■ Questions to answer ■
a: In the listeriosis article, how many listeriosis outbreaks were reported in the EU in 2016?
b: Print the listeriosis article from the words "Study: Listeriosis Outbreaks" up to and including the words "cases went undetected.".
c: List each distinct calendar year mentioned in the listeriosis article.

Study: Listeriosis Outbreaks Go Undetected in the EU; Whole-Genome Sequencing Can Help
A study conducted by the European Center for Disease Prevention and Control (ECDC) has found that most listeriosis outbreaks go undetected.
ECDC’s research looked at 2,726 human Listeria monocytogenes isolates from 27 countries between 2010 and 2015. Less than half of the cases were isolated, while the other half of cases were clustered together.
Around one-third of the cases that belonged to a cluster had appeared in more than one country, many times lasting for several years. But somehow, only two listeriosis outbreaks were reported in the EU in 2016, and five were reported in 2015. Based on these findings, many of the listeriosis cases went undetected.
To better and more quickly identify these illnesses, researchers believe that whole-genome sequencing is the answer. Specifically, they believe that using WGS to characterize listeriosis cases at the EU-level could speed up the detection of clusters by up to 5 months, when compared to epidemiological investigation at country level. Ideally, this would slow down the pace of an outbreak caused by the same, common food source.
“This study is a milestone on the way to tackling listeriosis in Europe. With this new collaborative effort with the Member States, we have revealed the related nature of many cases of severe listeriosis. We are now strengthening routine surveillance by introducing the collection and analysis of whole-genome sequencing data from all reported human listeriosis cases”, says ECDC’s chief scientist Mike Catchpole.

■ Data excerpts ■
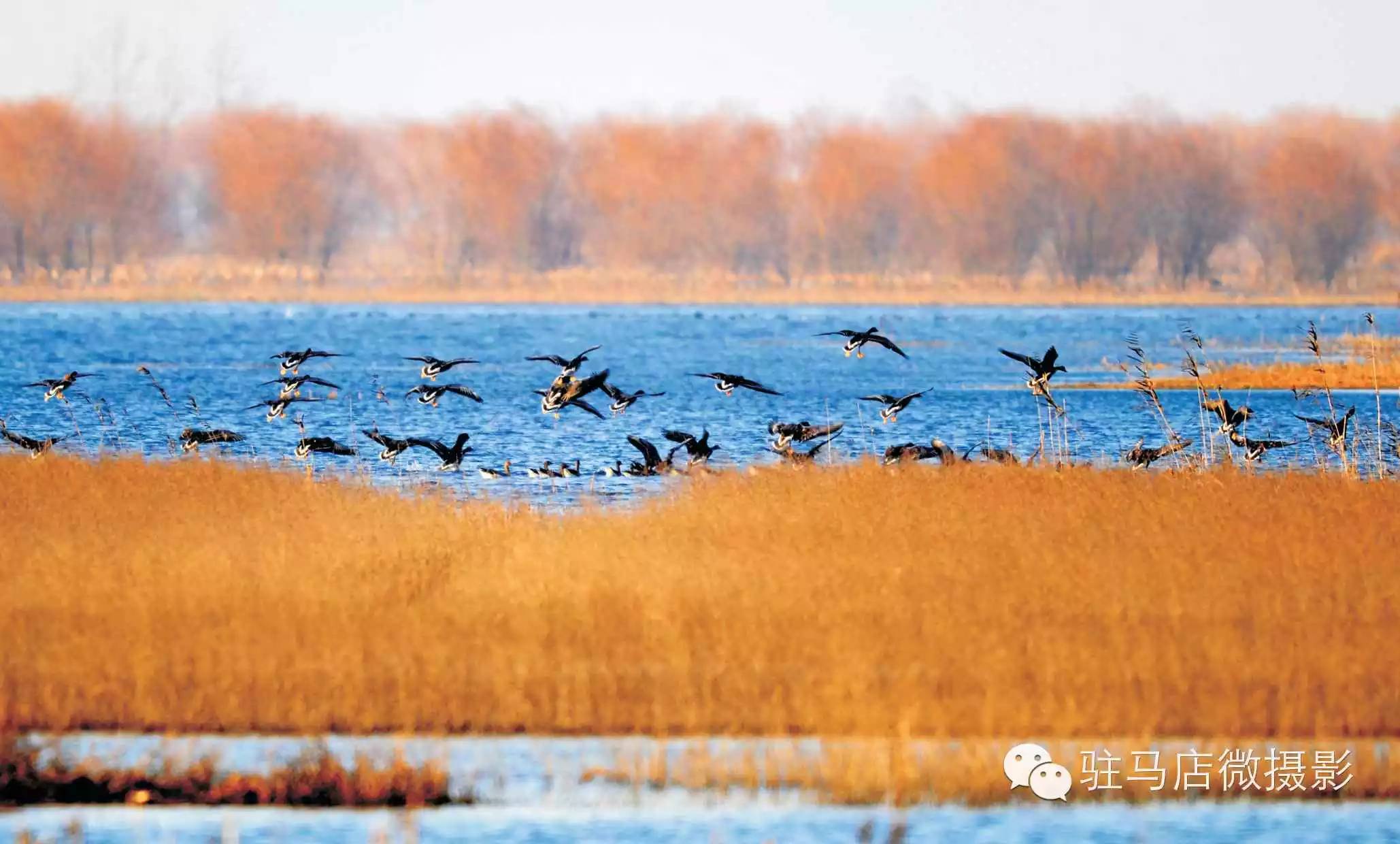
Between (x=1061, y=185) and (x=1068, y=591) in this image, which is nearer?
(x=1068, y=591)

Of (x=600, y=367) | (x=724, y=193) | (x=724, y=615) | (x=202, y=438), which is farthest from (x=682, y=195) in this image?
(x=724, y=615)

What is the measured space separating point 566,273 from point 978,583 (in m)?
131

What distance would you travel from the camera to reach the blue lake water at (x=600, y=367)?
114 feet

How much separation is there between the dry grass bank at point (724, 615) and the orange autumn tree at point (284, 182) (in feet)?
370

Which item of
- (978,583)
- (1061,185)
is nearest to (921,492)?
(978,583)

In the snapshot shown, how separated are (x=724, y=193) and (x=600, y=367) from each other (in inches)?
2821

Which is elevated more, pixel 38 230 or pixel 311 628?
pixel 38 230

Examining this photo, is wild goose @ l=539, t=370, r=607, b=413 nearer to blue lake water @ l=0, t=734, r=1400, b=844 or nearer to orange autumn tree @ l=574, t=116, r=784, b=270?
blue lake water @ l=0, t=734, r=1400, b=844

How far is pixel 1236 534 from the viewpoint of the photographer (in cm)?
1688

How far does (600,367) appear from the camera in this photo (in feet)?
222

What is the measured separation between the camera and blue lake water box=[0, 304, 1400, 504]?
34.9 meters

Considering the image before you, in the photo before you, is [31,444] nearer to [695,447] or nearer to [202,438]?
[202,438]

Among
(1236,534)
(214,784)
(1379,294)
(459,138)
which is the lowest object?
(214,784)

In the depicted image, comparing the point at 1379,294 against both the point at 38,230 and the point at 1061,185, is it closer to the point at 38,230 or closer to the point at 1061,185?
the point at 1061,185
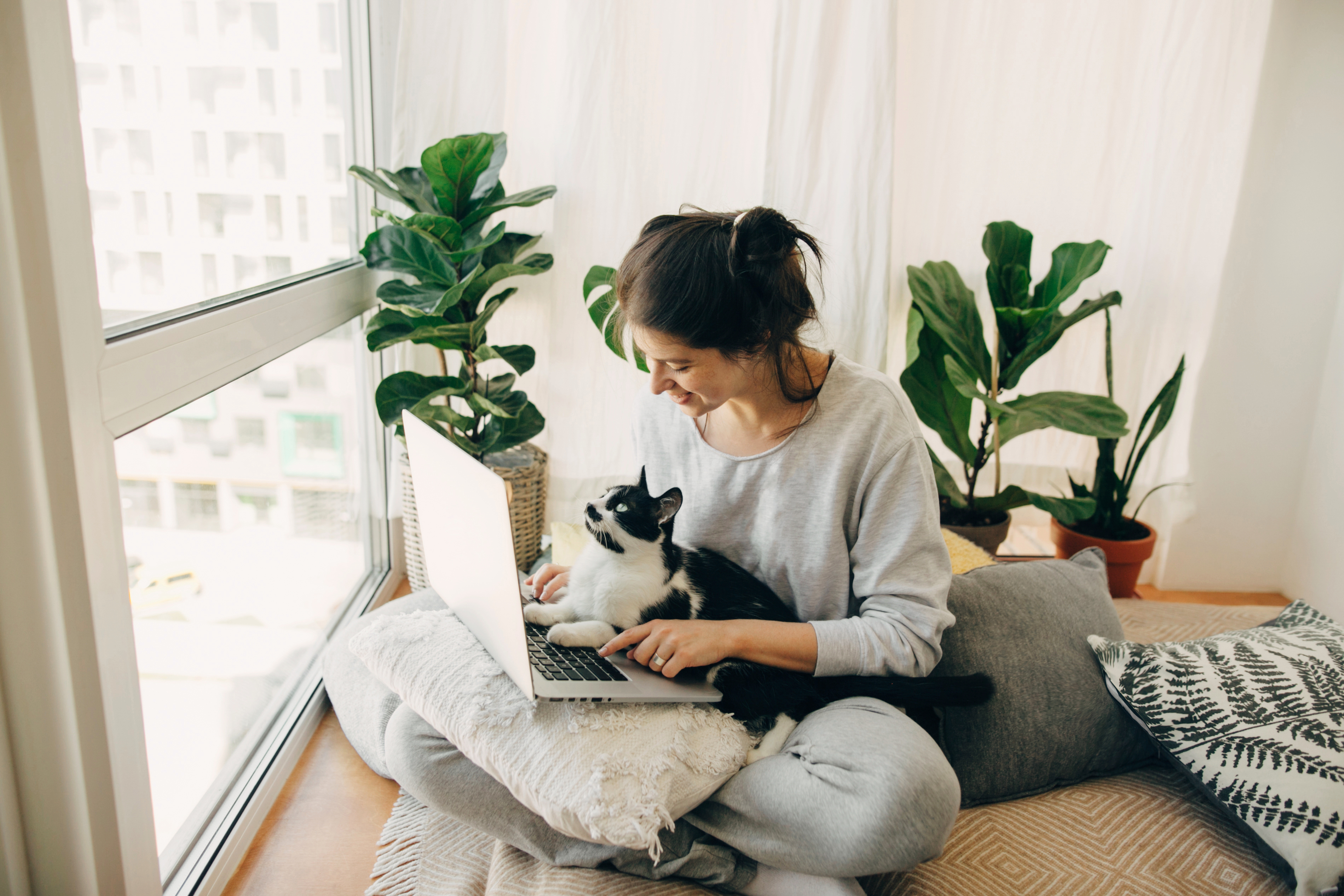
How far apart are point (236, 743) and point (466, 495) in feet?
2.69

--

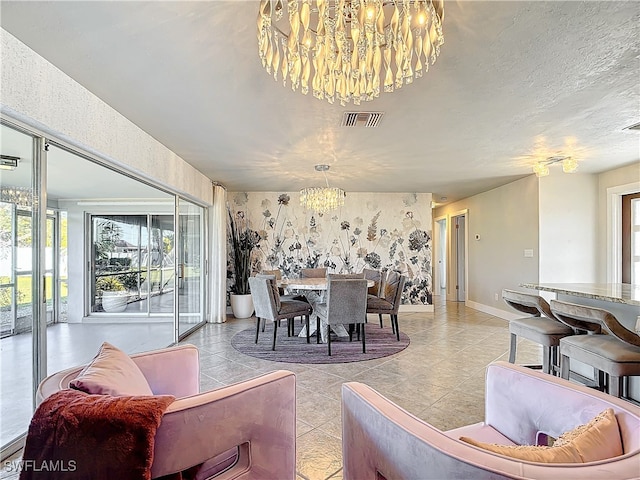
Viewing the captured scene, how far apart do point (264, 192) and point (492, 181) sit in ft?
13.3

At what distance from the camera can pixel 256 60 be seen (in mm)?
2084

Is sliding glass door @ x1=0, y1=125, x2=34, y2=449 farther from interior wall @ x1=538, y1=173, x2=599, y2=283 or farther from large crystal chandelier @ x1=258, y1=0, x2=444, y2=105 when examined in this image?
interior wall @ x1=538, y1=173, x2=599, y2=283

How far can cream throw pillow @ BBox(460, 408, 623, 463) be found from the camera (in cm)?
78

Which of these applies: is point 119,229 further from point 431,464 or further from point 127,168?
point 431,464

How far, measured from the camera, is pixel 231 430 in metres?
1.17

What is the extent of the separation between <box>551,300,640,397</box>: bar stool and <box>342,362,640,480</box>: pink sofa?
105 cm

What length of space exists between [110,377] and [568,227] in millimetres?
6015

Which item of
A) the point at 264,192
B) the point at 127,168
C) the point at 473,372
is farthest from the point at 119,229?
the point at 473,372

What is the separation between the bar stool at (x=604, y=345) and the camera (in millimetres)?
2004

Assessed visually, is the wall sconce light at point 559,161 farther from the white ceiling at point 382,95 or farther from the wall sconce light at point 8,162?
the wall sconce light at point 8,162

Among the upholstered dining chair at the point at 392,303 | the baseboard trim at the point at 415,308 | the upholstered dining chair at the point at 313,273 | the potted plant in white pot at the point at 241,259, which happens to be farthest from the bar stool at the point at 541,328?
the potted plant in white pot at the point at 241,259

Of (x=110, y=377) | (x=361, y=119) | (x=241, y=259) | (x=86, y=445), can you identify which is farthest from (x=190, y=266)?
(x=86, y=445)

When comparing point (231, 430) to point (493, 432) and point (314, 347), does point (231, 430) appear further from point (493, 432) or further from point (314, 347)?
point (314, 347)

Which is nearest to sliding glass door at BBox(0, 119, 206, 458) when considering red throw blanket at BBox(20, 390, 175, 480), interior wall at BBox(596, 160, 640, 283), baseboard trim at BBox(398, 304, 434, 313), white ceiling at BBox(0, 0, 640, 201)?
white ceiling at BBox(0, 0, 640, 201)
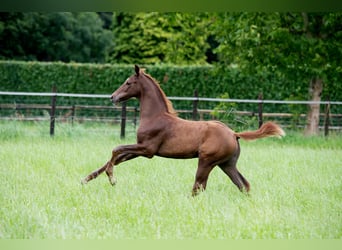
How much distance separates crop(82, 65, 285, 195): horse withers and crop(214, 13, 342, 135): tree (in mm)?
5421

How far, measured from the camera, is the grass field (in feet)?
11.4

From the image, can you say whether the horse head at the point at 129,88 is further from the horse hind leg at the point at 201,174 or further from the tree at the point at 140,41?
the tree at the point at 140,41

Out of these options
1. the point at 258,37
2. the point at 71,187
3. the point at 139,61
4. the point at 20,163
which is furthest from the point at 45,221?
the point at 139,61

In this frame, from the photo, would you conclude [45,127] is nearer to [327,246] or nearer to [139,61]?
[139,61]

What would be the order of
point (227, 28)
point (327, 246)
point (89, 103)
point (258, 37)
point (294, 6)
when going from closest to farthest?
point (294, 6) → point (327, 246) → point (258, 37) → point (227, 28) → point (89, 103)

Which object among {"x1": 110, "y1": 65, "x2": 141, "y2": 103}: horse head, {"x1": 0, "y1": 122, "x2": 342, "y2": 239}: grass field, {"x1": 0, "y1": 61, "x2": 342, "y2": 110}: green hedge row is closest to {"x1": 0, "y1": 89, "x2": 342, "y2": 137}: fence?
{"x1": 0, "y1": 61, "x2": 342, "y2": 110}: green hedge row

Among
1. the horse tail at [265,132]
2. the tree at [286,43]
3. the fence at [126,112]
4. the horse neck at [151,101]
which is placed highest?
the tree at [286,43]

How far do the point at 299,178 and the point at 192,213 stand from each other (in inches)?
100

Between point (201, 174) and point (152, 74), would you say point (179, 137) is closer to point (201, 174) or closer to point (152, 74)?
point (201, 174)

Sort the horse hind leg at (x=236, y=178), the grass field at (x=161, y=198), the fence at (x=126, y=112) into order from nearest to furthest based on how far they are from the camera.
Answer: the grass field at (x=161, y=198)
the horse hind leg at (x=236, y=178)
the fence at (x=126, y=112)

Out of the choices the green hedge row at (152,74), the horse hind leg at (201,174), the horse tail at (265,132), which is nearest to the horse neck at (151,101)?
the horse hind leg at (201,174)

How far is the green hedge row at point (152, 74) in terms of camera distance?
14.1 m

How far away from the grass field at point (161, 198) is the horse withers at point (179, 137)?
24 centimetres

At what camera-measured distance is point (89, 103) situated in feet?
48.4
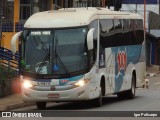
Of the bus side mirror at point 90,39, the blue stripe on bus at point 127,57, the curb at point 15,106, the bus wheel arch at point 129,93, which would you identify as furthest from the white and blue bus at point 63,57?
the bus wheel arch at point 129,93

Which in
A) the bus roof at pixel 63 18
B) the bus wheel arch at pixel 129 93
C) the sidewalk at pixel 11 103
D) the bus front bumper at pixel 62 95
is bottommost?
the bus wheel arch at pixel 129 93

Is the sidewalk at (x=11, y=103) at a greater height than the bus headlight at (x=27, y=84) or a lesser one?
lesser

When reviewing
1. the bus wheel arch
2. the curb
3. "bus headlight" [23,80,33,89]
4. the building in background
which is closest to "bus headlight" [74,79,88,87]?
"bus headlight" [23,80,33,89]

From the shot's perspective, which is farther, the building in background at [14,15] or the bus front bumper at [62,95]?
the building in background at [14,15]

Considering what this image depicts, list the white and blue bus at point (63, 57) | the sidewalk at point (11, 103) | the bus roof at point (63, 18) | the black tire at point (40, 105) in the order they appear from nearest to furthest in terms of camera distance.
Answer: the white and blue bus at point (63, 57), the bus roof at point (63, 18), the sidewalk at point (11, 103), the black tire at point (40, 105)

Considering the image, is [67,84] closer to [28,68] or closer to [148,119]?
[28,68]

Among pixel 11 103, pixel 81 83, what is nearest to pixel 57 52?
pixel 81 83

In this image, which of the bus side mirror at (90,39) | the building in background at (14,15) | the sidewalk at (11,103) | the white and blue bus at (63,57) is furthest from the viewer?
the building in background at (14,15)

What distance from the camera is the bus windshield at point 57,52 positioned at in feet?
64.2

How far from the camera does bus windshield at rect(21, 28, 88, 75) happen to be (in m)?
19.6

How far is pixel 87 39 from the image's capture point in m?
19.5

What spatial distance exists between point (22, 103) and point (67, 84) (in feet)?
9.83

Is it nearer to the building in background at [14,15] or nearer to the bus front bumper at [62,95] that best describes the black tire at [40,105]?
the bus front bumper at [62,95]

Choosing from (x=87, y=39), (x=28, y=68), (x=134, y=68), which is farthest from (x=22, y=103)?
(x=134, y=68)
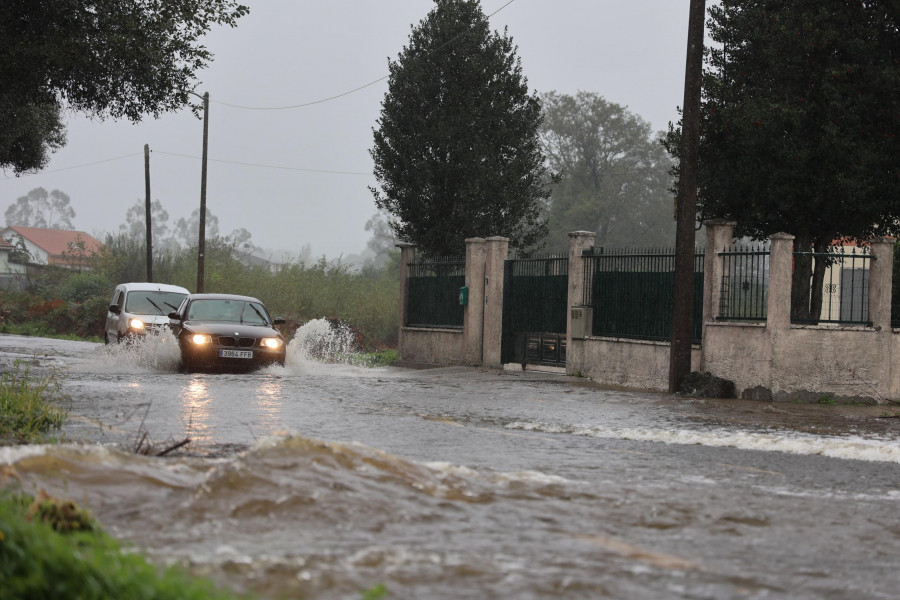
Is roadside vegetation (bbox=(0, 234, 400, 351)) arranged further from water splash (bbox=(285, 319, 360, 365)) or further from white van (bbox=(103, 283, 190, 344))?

...

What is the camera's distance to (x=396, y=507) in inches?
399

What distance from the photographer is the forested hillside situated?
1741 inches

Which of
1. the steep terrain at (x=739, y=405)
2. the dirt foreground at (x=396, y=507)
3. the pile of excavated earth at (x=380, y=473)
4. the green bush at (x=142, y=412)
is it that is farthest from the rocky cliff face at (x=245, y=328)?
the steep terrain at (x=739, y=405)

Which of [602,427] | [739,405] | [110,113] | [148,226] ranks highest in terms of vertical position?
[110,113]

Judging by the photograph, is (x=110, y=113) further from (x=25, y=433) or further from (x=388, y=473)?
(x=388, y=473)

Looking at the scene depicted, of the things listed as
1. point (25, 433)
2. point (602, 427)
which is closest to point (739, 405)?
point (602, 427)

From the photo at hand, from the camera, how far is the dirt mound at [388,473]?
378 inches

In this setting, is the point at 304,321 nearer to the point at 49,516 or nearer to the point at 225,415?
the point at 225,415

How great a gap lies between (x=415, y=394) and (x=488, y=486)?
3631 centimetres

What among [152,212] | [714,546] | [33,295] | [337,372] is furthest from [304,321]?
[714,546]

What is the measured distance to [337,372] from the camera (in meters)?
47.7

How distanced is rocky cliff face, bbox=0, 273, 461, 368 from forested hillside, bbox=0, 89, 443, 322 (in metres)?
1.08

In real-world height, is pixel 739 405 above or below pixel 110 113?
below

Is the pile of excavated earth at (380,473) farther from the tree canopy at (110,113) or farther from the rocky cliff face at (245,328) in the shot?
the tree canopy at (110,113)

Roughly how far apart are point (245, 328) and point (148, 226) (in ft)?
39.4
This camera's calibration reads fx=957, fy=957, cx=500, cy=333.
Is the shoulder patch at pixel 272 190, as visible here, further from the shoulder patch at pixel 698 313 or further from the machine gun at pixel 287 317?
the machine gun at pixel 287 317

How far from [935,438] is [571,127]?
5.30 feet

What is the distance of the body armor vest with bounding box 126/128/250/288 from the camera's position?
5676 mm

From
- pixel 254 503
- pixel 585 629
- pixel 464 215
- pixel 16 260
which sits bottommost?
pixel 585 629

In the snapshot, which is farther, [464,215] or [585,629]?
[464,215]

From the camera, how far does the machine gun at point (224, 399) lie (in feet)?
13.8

■ Responses by item number ■
a: Two

b:
Study: Listeriosis Outbreaks Go Undetected in the EU; Whole-Genome Sequencing Can Help
A study conducted by the European Center for Disease Prevention and Control (ECDC) has found that most listeriosis outbreaks go undetected.
ECDC’s research looked at 2,726 human Listeria monocytogenes isolates from 27 countries between 2010 and 2015. Less than half of the cases were isolated, while the other half of cases were clustered together.
Around one-third of the cases that belonged to a cluster had appeared in more than one country, many times lasting for several years. But somehow, only two listeriosis outbreaks were reported in the EU in 2016, and five were reported in 2015. Based on these findings, many of the listeriosis cases went undetected.

c: 2010, 2015, 2016